Bu yazıda size Zınar’ı anlatacaktım sözde, aslında şu ana kadar yazdıklarımla anlattım diye düşünüyorum. Çünkü başka ne yazsam eksik kalacak.

On bir yıl kadar önce, İstanbul Florya’da üç danışman adayı arkadaşla yaptığım görüşmede karşılaştık ilk defa. O gün bu gündür birlikte çalışıyoruz. O dönemde yaptığım onlarca görüşmede danışman adaylarının sözlerine değil, gözlerine baktım hep. Çünkü aradığımız şey danışman değil, yoldaşlık yapabileceğimiz arkadaşlardı. Bazılarında yanıldım, hem de feci şekilde. Ama Zınar’ın ilk bakışında yakaladığım ışık beni hiç yanıltmadı, bu çocuk halkını seviyor, danışmanlığı değil, dedim. Öyle de oldu.

Beş yıllık hapislik dönemi dahil her zaman en yakınımdaki arkadaşlardan biri oldu. Yeri geldi sözlerimi düzeltti, yeri geldi kravatımı. Yeri geldi alkışladı beni (ki parti genel merkezinde çok rastlanmaz bu duruma), yeri geldi en sert ve net eleştirileri ondan duydum. Tek bir hatamı görmezden geldiğini, üstünü örttüğünü hatırlamıyorum. Basın danışmanımız olarak en zorlu görevlerden birini yürütürken sorumluluğunun, ciddiyetinin, öneminin farkındaydı, hem de fazlasıyla. Benim yaptığım, yapacağım bir hatanın halkın geleceğini doğrudan ilgilendirdiğini bilerek asla bana iltimaslı davranmadı. Bu özelliği nedeniyle de çoğu kimse onunla yakın çalışmaktan kaçarken biz yakınlaştık. “Zınar ile çalışmak zordur” lafını çok insandan duymuş biri olarak ben de bu tespite katılıyorum. Çünkü mükemmeliyetçidir Zınar.

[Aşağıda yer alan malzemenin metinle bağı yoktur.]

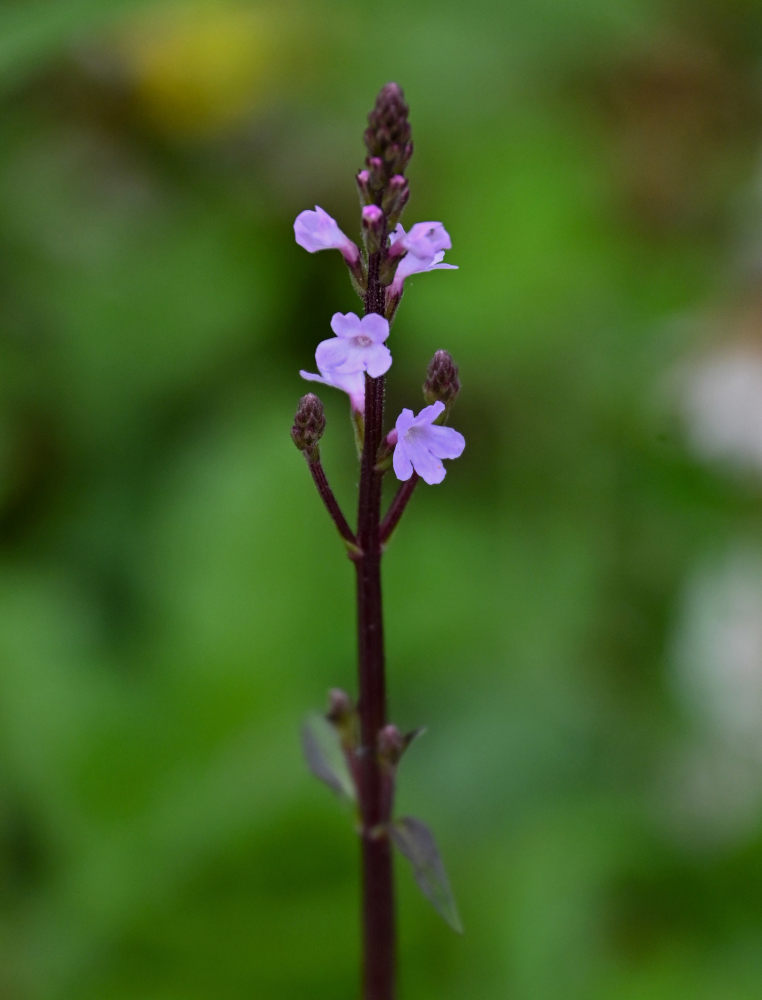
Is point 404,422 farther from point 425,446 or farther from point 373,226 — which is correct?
point 373,226

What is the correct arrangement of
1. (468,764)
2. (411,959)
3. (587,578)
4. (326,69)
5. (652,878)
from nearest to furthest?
(411,959) < (652,878) < (468,764) < (587,578) < (326,69)

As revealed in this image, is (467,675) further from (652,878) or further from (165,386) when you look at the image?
(165,386)

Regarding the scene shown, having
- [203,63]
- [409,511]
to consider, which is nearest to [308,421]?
[409,511]

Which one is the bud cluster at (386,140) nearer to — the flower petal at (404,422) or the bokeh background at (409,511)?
the flower petal at (404,422)

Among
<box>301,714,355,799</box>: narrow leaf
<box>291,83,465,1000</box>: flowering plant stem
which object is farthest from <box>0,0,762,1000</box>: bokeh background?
<box>291,83,465,1000</box>: flowering plant stem

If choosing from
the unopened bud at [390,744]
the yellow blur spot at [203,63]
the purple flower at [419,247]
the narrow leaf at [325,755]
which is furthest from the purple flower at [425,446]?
the yellow blur spot at [203,63]

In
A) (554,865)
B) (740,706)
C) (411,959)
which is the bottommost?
(411,959)

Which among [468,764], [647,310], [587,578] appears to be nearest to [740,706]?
[587,578]

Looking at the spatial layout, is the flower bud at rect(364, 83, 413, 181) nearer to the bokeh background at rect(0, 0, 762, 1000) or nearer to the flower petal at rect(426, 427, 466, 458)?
the flower petal at rect(426, 427, 466, 458)

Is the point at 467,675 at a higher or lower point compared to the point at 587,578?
lower
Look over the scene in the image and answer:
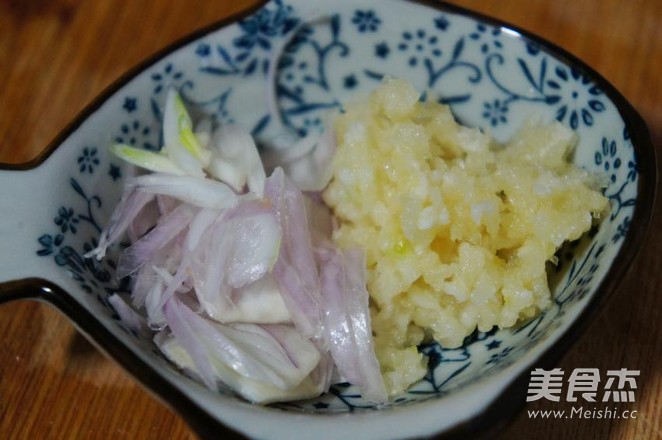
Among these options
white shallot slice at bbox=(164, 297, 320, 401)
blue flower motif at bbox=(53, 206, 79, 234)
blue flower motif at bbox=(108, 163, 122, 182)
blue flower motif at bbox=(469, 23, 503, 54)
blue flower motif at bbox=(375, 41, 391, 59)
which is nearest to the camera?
white shallot slice at bbox=(164, 297, 320, 401)

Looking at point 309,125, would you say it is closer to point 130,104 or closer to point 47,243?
point 130,104

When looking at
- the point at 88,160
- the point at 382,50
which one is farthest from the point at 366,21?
the point at 88,160

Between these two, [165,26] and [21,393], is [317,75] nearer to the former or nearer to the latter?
[165,26]

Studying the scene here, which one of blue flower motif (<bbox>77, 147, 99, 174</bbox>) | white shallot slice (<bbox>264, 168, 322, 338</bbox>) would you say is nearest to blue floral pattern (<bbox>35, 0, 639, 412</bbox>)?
blue flower motif (<bbox>77, 147, 99, 174</bbox>)

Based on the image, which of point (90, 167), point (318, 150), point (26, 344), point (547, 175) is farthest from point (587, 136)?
point (26, 344)

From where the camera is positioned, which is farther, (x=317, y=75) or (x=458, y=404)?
(x=317, y=75)

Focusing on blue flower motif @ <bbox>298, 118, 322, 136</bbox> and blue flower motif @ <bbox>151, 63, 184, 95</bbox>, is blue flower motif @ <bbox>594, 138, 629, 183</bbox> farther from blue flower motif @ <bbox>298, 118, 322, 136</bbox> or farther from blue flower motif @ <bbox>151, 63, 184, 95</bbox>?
blue flower motif @ <bbox>151, 63, 184, 95</bbox>

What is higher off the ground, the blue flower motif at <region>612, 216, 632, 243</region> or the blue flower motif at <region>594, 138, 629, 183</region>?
the blue flower motif at <region>594, 138, 629, 183</region>
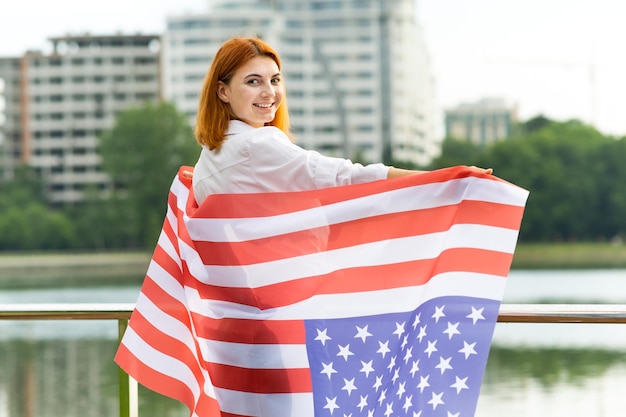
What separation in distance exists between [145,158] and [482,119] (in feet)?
130

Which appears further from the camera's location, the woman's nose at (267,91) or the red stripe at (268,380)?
the woman's nose at (267,91)

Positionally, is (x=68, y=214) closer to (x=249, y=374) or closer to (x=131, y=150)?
(x=131, y=150)

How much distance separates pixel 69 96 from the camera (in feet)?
235

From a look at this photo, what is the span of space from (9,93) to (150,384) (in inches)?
2945

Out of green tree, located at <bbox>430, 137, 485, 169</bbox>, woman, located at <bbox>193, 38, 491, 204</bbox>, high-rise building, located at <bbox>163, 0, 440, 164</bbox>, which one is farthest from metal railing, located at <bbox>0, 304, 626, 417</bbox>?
high-rise building, located at <bbox>163, 0, 440, 164</bbox>

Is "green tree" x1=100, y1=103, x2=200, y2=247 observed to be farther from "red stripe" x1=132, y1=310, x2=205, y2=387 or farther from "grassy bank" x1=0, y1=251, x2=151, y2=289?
"red stripe" x1=132, y1=310, x2=205, y2=387

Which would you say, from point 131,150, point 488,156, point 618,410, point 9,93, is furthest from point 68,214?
point 618,410

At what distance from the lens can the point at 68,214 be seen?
56938mm

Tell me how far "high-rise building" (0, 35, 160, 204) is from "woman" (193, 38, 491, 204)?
69648 mm

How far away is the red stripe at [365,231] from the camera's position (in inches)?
61.2

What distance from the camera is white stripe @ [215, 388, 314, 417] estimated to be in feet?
5.19

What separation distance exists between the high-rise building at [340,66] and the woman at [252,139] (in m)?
63.6

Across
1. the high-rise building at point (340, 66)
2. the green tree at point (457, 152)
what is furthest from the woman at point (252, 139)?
the high-rise building at point (340, 66)

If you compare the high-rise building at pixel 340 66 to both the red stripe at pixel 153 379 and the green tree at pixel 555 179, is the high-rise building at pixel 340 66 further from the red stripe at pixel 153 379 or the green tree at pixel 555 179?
the red stripe at pixel 153 379
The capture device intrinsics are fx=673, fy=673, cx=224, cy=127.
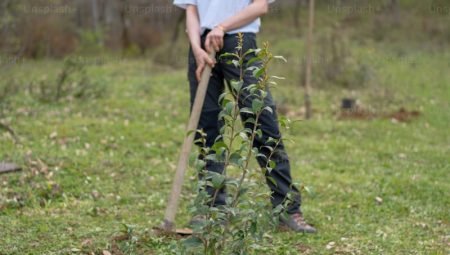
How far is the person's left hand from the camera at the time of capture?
162 inches

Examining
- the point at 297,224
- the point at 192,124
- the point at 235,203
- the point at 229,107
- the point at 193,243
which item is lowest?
the point at 297,224

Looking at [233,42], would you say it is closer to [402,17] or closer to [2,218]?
[2,218]

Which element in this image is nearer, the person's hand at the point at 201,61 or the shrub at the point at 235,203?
the shrub at the point at 235,203

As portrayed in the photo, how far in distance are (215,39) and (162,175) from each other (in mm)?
2386

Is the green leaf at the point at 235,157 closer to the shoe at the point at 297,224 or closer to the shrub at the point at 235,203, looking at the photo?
the shrub at the point at 235,203

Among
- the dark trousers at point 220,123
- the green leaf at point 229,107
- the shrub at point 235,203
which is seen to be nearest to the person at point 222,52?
the dark trousers at point 220,123

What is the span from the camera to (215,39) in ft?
13.6

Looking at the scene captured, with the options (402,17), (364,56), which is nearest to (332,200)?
(364,56)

Detaycıdır, disiplinlidir ve kimseye eyvallahı yoktur, tabii ki bana da. Başarısının, üretkenliğinin sırrı da budur. Özgündür, özerktir, isyankar ve “orijinal”dir. Daha çok övesim var da “gerek yok”[1] sanırım.

Basınla ilişkilerimi, sanat ve edebiyat çalışmalarımı, savunma hazırlıklarında doküman ihtiyacımı, gelişmelere dair bilgilenmemi sağlayan ve en önemlisi bütün bunları sevgiyle yapan, aynı desteği sevgili eşim Başak’a ve avukatlarıma da sunan bir yoldaşı bu kitapta iki satırla da olsa anmadan geçmek büyük eksiklik olacaktı.

Ferhat Kabaiş ile birlikte Zınar Karavil’in emeği, sevgisi olmasaydı çok az şey başarabilirdik. Her iki kardeşim de birilerinin haksızlığına uğradı ancak bunları çok da dert etmeyip hep birlikte işimize baktık. Bizim derdimiz halkımızdır, gerisi önemli değil, dedik.

Evet Zınar. Eline, emeğine, yüreğine sağlık olsun güzel arkadaşım. Halkımız için yaptıklarına, yapacaklarına, binlerce yoldaşımın sevgi dolu fedakârca emeğine, bir garson olarak her daim layık olmaya gayret edeceğim. Çok anı biriktirdik bu zaman boyunca. Hepsini özgür günlerde yad edeceğimiz yarınları yaratmak için, direnmeye devam.

Bu kitapta adı geçen, geçmeyen tüm arkadaşlarıma, yoldaşlarıma ben de özel olarak içtenlikle teşekkür ediyorum. Daha yapacak çok şey var, hepimizin yolu açık olsun.

Ve asla unutmayın;

Sevgi neydi?

Yolun açık olsun Zınar, kardeşim.

Edirne Cezaevi

• 


[1] Bu ifade, Demirtaş’ın Efsun romanındaki karakterlerden Caner’in sıkça kullandığı bir kalıp. Demirtaş, o karaktere gönderme yapıyor.